● **RECORDS SUPPLIED**
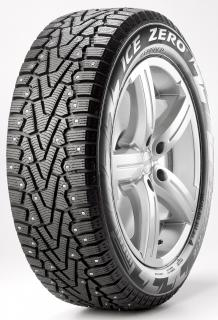 Pirelli Winter Ice Zero (под шип)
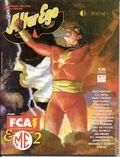 Alter Ego (1999 Magazine) 11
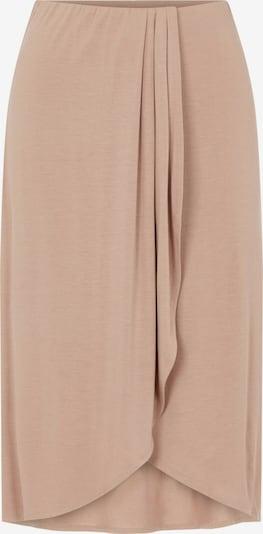 PIECES Falda 'Neora' en marrón claro, Vista del producto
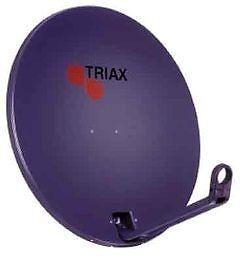 Triax TD88 88cm Satellite Dish 90cm Fast Delivery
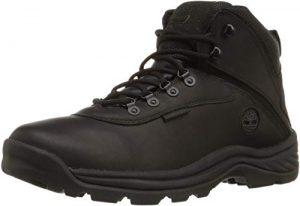 best men's hiking boots under $100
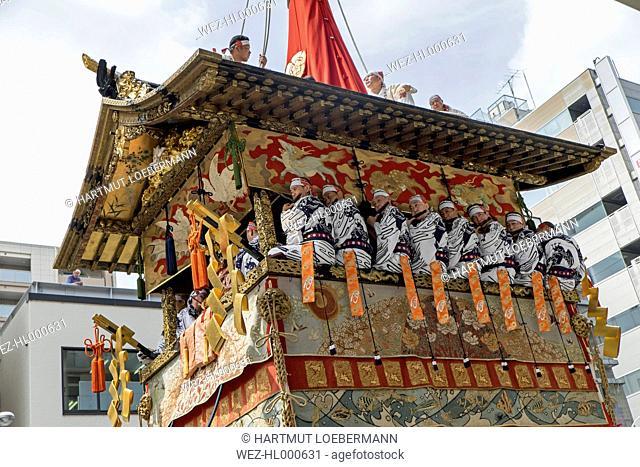 Japan, Kyoto, Gion Matsuri Festival, Hoko parade float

● **PROMPT**
Only the text of the entries above, transcribed exactly, should be given; leave out pictures.

● **RESULT BELOW**
 Pirelli Winter Ice Zero (под шип)
 Alter Ego (1999 Magazine) 11
 PIECES Falda 'Neora' en marrón claro, Vista del producto
 Triax TD88 88cm Satellite Dish 90cm Fast Delivery
 best men's hiking boots under $100
 Japan, Kyoto, Gion Matsuri Festival, Hoko parade float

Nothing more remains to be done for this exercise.